Avevo un gran bisogno di esprimermi e mezzi ridotti per farlo; c'era qualcosa di enorme dentro di me, ma non capivo cosa fosse - un'anticipazione, un destino, un'idea rivoluzionaria, un talento? Non riuscivo a condividerlo con quei ritardati dei miei coetanei né a spiegarlo agli adulti. Avevo solo sette anni, dopotutto.
Poi accadde qualcosa di troppo brutto perché Dio lo permettesse, quindi il capitolo fu chiuso definitivamente.

Il bisogno di farsi ascoltare, per tirare fuori quella roba incredibilmente meravigliosa e potente che covavo dentro, però rimase. Provai a scrivere i miei pensieri in un diario, ma era l'apoteosi della noia. Scrivere era faticoso e monotono, e non c'era nemmeno un Dio a leggermi! Rassegnata, ripiegai sui libri, dato che in essi trovavo spesso un'eco della roba enorme e meravigliosa di cui sopra.
Ci vollero degli anni prima che scoprissi il magico mondo degli amici di penna. L'amico di penna è anche meglio di Dio, perché ti risponde! Ogni mese spedivo in giro una quantità esorbitante di pagine fitte di menate; scrivevo dei miei pensieri, e dei banali dettagli della mia noiosa vita da adolescente problematica, come se fossero degni di essere raccontati, come se in essi si trovasse il codice col quale decifrare il mistero di quella cosa meravigliosa e importante in cui risiedeva, era indubbio, il significato della mia vita.

^^^^

● **Esercizio a**:
Riporta il brano del testo che inizia con "Poi accadde qualcosa" e termina con "di cui sopra.".
Il testo e i record sono materiali distinti e indipendenti.

^^^^

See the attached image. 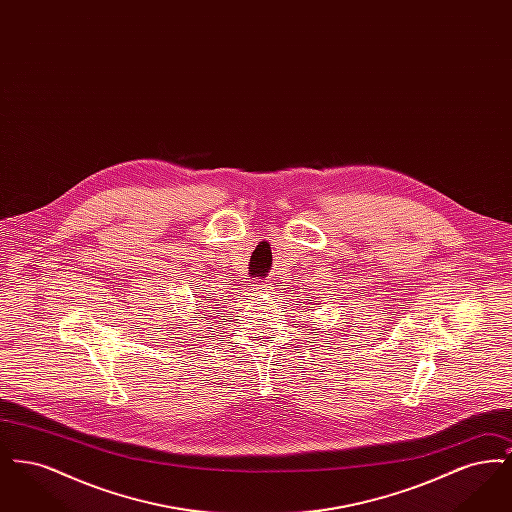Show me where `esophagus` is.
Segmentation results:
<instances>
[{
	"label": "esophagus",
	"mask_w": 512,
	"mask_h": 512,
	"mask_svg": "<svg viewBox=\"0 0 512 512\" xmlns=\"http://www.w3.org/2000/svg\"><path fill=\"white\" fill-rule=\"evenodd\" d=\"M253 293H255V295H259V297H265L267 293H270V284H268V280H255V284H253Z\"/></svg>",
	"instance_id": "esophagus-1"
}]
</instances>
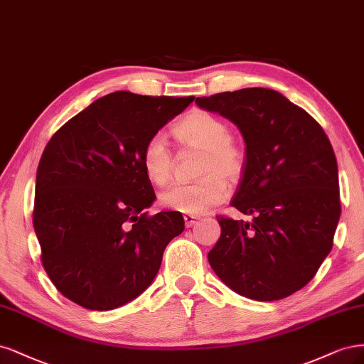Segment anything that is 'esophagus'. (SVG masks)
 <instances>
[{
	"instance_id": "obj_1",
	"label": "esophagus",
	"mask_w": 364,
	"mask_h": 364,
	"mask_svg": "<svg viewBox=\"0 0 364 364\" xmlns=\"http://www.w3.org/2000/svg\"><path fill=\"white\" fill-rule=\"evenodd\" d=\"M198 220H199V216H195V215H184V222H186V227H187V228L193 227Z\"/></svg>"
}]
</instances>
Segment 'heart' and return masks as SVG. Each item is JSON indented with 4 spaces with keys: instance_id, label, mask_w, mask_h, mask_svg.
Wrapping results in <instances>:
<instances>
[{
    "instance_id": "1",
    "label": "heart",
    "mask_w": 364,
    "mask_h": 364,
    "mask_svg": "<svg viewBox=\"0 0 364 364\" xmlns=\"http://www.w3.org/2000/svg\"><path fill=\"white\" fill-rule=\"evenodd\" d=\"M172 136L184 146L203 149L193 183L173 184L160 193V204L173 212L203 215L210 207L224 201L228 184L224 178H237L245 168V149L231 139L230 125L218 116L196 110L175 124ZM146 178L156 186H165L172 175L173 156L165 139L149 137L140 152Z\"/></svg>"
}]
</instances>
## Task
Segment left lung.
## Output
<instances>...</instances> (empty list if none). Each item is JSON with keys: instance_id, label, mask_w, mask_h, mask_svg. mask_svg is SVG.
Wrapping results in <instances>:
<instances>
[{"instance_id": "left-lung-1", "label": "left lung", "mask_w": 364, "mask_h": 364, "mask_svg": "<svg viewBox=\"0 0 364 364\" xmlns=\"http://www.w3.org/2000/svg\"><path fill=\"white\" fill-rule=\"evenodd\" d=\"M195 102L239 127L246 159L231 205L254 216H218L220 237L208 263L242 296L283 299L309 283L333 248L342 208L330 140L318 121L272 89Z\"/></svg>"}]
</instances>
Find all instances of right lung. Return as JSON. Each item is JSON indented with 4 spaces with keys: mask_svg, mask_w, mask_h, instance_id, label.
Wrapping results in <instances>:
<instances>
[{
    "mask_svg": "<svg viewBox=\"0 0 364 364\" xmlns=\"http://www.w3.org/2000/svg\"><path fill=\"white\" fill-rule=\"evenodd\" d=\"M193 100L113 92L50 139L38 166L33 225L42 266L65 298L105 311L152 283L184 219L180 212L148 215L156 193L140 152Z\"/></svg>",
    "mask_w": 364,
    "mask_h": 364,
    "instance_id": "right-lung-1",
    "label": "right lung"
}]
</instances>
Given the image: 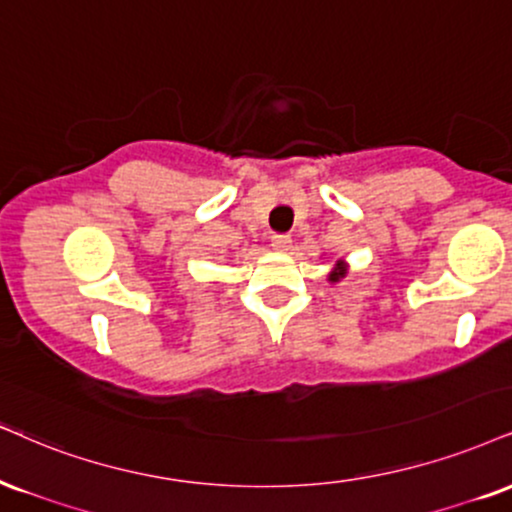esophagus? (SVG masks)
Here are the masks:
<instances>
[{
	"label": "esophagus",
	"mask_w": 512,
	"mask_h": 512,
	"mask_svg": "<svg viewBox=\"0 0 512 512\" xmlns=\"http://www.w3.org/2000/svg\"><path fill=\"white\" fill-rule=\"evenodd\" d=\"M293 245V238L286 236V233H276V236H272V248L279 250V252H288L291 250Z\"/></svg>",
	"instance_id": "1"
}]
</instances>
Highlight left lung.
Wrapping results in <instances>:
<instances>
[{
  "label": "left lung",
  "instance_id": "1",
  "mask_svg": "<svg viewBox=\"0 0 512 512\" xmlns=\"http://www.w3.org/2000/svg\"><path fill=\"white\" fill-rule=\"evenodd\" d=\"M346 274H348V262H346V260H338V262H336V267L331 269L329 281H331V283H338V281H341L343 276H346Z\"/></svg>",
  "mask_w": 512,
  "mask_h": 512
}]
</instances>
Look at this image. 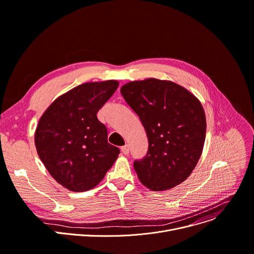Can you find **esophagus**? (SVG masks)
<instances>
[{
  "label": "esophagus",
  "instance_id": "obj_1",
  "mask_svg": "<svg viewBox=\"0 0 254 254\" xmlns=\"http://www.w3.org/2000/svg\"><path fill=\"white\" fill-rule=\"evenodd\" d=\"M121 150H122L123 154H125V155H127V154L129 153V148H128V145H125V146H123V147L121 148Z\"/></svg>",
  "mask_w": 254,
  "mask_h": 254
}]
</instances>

^^^^

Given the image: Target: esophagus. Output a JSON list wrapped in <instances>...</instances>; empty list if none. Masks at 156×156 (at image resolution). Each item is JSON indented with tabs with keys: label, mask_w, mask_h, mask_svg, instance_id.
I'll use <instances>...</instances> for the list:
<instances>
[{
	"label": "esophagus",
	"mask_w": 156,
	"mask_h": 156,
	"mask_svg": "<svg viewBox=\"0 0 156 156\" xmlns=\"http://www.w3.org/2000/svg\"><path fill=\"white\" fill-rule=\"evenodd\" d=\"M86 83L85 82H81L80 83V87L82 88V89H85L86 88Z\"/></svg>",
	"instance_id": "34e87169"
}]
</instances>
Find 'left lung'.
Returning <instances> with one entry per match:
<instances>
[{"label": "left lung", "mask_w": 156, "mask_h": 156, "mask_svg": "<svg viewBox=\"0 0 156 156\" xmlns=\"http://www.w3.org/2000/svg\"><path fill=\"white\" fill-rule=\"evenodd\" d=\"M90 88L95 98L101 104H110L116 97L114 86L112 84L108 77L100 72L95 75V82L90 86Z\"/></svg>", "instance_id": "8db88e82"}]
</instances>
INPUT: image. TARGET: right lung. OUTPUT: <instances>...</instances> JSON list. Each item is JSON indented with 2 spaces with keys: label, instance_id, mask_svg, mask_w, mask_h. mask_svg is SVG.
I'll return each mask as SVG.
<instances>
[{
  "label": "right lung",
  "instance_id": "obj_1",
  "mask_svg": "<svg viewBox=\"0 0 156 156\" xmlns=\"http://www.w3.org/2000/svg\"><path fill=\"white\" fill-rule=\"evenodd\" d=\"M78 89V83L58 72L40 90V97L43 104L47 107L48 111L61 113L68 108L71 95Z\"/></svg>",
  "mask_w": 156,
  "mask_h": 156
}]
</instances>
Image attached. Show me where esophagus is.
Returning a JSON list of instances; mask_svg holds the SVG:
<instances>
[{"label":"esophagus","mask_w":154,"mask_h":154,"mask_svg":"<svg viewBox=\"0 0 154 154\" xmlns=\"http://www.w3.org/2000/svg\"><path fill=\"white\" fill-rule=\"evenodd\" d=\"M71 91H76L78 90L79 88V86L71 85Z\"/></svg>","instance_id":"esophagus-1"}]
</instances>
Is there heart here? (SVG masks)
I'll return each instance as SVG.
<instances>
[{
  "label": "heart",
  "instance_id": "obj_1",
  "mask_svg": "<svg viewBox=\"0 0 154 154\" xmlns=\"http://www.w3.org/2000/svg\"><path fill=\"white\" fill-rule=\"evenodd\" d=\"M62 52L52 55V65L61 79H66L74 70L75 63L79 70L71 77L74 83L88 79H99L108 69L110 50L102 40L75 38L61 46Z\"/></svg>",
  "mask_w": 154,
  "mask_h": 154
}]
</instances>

^^^^

● **Esercizio b**:
Conta le righe dei record che contengono la stringa "right" e scrivi soltanto il numero.

● **Risposta a**:
Poi accadde qualcosa di troppo brutto perché Dio lo permettesse, quindi il capitolo fu chiuso definitivamente.

Il bisogno di farsi ascoltare, per tirare fuori quella roba incredibilmente meravigliosa e potente che covavo dentro, però rimase. Provai a scrivere i miei pensieri in un diario, ma era l'apoteosi della noia. Scrivere era faticoso e monotono, e non c'era nemmeno un Dio a leggermi! Rassegnata, ripiegai sui libri, dato che in essi trovavo spesso un'eco della roba enorme e meravigliosa di cui sopra.

● **Risposta b**:
5